Ciò che ha destato il nostro interesse non è stata la nascita di un Comitato del Sì, ma il fatto che questo comitato sia rappresentativo degli insegnanti che lavorano attivamente nella scuola pubblica. Forse questi insegnanti hanno dimenticato qual è la reale funzione del docente in una Repubblica Democratica, forse non hanno letto con attenzione le Indicazioni Nazionali per il curricolo della scuola del primo e del secondo ciclo d’istruzione, forse non hanno più partecipato ai corsi di aggiornamento sulla didattica e sull’essere docente nella scuola dell’inclusione, forse hanno mal interpretato gli articoli 33 e 34 della Costituzione, confondendo la libertà di insegnamento con la libertà di indottrinamento.

La scuola pubblica è il caposaldo della società, è il bene comune, ed è il mezzo attraverso cui si formano le giovani menti. La finalità della scuola dell'autonomia (per intenderci quella dei nostri giorni) è far conseguire il successo formativo ad ogni alunno, “con l’originalità del suo percorso individuale e le aperture offerte dalla rete di relazioni che la legano alla famiglia e agli ambiti sociali”. Le Indicazioni Nazionali, inoltre, ricordano al docente che “le strategie educative e didattiche devono sempre tener conto della singolarità e complessità di ogni persona, della sua articolata identità, delle sue aspirazioni, capacità e delle sue fragilità, nelle varie fasi di sviluppo e di formazione”. Quindi il compito è valorizzare l’individuo, accompagnarlo nella crescita di un pensiero libero e indipendente, e non creare un gruppo omogeneo con un unico pensiero.
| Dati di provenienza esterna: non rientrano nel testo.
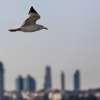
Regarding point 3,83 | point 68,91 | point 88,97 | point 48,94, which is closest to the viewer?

L’immagine tradizionale dell’insegnante come figura autoritaria che forgiava menti a sua immagine e somiglianza e che utilizzava l’arma della valutazione come strumento per ottenere rispetto e come espressione del suo giudizio è stata soppiantata oramai da decenni.

La nascita di questo Comitato di insegnanti ricorda vecchi, amari, tristi e tragici tempi, in cui la scuola e gli insegnanti erano strumento di un solo uomo al comando, in cui la scuola aveva la funzione di indottrinare, in cui agli insegnanti era ordinato di sposare e diffondere con efficacia le idee di un regime, pena l’esclusione dalla professione. L’istruzione, come diceva Mandela, è l’arma più potente, ma bisogna usarla con coscienza e cautela, perché non diventi un’arma di distruzione di massa. La scuola non è e non deve diventare il luogo di propaganda politica, la scuola deve continuare a essere il luogo in cui vige la libertà di espressione di ogni singolo alunno, in cui i pensieri e le idee si confrontano; la scuola deve educare alla consapevolezza e alla responsabilità, deve educare alla cittadinanza attiva intesa in senso più ampio, deve promuovere la padronanza degli strumenti critici per evitare che la storia e l’educazione alla cittadinanza vengano usate strumentalmente e in modo improprio. Ogni individuo deve formare la sua mente e deve essere libero di pensare autonomamente.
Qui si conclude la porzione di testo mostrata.